*Short problem*.
Rewrite the entries from the line containing "What amount of space is found" up to and including the line containing "4. point 72,2", substituting "Examining" for "Reviewing" and leaving everything else unchanged.

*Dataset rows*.
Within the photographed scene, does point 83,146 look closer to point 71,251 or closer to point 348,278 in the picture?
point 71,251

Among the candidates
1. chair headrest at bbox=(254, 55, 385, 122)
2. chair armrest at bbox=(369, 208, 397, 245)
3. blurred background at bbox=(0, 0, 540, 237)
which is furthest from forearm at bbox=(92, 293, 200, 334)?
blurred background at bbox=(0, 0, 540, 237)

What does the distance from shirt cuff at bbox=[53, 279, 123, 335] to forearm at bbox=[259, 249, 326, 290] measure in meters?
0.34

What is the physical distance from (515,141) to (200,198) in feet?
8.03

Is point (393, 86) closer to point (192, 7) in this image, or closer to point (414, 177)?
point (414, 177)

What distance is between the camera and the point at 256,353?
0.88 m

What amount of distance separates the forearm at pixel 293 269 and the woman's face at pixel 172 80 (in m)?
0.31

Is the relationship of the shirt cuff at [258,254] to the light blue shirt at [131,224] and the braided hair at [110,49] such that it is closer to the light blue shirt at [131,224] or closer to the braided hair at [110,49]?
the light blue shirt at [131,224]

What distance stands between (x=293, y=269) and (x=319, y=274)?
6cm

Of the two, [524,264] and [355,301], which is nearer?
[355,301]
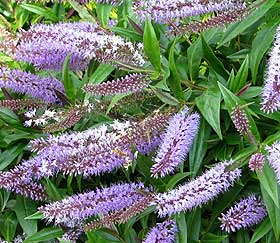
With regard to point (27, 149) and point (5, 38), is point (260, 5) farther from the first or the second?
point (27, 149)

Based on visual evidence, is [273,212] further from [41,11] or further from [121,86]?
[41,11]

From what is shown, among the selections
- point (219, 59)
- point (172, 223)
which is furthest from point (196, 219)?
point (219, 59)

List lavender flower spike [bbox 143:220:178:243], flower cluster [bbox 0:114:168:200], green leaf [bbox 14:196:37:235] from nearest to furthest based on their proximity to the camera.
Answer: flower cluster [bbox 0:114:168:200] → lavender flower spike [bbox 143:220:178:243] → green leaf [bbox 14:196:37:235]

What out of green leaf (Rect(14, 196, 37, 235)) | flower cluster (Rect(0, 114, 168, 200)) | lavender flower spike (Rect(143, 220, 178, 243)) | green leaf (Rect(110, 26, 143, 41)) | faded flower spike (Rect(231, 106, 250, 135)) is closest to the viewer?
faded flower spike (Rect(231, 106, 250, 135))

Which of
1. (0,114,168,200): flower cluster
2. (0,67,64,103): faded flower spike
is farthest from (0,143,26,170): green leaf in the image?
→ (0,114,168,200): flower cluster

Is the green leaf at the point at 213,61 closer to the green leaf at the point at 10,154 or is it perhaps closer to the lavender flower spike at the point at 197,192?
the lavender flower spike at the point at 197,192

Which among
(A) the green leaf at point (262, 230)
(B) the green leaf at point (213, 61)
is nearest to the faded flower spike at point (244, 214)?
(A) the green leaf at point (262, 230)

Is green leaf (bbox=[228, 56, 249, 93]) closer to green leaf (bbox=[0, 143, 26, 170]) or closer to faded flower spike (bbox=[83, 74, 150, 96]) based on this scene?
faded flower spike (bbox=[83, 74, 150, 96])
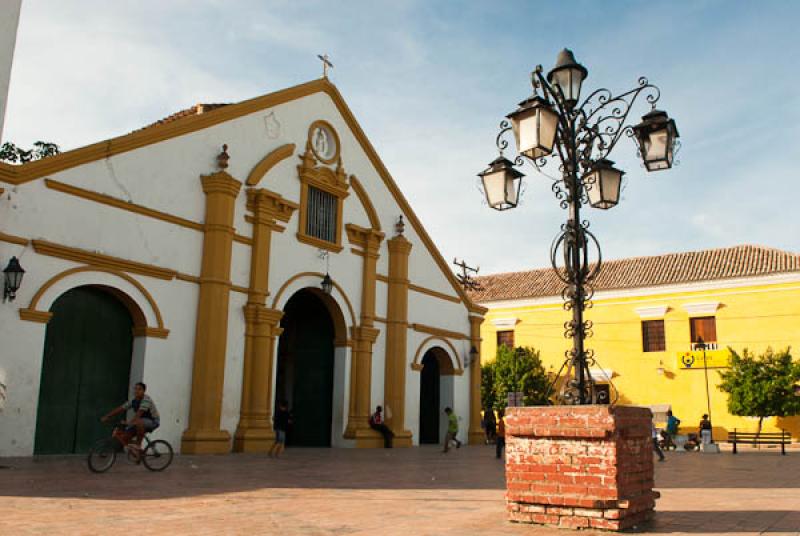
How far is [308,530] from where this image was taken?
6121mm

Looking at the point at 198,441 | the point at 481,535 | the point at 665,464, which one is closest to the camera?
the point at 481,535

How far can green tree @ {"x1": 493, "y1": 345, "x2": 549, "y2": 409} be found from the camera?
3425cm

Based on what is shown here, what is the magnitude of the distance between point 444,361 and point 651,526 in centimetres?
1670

...

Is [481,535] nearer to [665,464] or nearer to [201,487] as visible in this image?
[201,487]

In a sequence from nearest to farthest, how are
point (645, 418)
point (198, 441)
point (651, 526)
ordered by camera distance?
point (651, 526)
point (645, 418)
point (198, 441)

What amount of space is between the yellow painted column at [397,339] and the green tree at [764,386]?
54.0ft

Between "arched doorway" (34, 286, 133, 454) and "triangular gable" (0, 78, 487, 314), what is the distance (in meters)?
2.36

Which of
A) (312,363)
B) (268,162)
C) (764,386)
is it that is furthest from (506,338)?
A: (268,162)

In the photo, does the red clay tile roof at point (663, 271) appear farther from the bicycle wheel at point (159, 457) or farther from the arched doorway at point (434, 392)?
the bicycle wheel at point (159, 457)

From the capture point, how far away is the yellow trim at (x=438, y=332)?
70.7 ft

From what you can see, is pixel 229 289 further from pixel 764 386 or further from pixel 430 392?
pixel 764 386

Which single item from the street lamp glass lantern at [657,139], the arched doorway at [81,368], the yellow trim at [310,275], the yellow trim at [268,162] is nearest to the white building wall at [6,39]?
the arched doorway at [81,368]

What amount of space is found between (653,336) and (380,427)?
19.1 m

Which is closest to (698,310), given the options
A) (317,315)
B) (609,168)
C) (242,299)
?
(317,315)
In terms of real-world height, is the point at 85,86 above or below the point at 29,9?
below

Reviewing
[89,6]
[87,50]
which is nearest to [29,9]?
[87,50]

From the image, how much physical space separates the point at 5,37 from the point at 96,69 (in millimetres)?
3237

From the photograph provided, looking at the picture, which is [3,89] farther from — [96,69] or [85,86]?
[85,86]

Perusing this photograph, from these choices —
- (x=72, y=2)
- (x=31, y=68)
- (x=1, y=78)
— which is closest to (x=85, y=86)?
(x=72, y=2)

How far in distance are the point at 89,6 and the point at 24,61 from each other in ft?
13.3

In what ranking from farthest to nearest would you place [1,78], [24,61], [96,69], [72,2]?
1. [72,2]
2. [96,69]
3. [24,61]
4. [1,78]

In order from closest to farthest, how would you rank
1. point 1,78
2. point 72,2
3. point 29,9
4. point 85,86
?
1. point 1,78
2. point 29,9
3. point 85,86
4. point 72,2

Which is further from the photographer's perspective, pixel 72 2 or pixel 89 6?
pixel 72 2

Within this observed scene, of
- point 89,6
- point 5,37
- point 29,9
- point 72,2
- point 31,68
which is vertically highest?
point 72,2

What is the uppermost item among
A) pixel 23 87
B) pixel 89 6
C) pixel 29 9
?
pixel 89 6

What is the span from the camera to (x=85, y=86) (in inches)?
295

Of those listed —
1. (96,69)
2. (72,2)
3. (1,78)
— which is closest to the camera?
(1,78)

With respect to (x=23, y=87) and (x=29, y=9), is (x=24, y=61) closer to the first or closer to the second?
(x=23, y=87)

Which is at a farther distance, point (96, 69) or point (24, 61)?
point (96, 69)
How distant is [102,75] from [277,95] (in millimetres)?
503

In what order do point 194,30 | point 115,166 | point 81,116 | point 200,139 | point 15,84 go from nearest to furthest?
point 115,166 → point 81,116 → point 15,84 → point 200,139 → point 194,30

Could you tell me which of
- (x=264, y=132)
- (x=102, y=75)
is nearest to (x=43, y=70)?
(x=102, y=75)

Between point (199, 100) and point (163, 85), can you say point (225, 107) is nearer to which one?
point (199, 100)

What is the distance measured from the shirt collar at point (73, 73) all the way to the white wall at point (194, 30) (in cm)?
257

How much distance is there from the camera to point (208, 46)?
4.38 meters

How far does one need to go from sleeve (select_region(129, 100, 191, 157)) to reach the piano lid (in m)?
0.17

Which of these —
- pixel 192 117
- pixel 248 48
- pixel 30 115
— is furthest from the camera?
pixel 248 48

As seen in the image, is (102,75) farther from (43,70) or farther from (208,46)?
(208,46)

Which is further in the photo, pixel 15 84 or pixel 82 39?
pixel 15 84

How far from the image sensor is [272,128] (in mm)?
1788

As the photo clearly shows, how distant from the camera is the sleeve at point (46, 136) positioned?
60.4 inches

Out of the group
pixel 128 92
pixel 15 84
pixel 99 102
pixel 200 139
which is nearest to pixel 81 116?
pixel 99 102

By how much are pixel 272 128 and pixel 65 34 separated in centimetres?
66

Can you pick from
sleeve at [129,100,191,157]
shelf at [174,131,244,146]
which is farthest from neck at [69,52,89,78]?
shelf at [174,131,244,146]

*Complete response*.
What amount of space is found between (653,336) and (380,427)?
19.1 m

Which is closest to (698,310), given the options
A) (317,315)
B) (609,168)
C) (242,299)
?
(317,315)
In terms of real-world height, is the point at 85,86 above or below the point at 29,9?
below

Examining
[89,6]
[87,50]
which is nearest to [29,9]?
[87,50]

From the image, how much physical space separates the point at 5,37 from the point at 96,69 (in millimetres)?
3237

From the photograph provided, looking at the picture, which is [3,89] farther from — [96,69] or [85,86]?
[85,86]

Perusing this photograph, from these choices —
- (x=72, y=2)
- (x=31, y=68)
- (x=1, y=78)
— which is closest to (x=85, y=86)?
(x=72, y=2)

How far in distance are the point at 89,6 and the point at 24,61 from each other in ft?
13.3

In what ranking from farthest to nearest would you place [1,78], [24,61], [96,69], [72,2]?
1. [72,2]
2. [96,69]
3. [24,61]
4. [1,78]

In order from closest to farthest, how would you rank
1. point 1,78
2. point 72,2
3. point 29,9
4. point 85,86
?
1. point 1,78
2. point 29,9
3. point 85,86
4. point 72,2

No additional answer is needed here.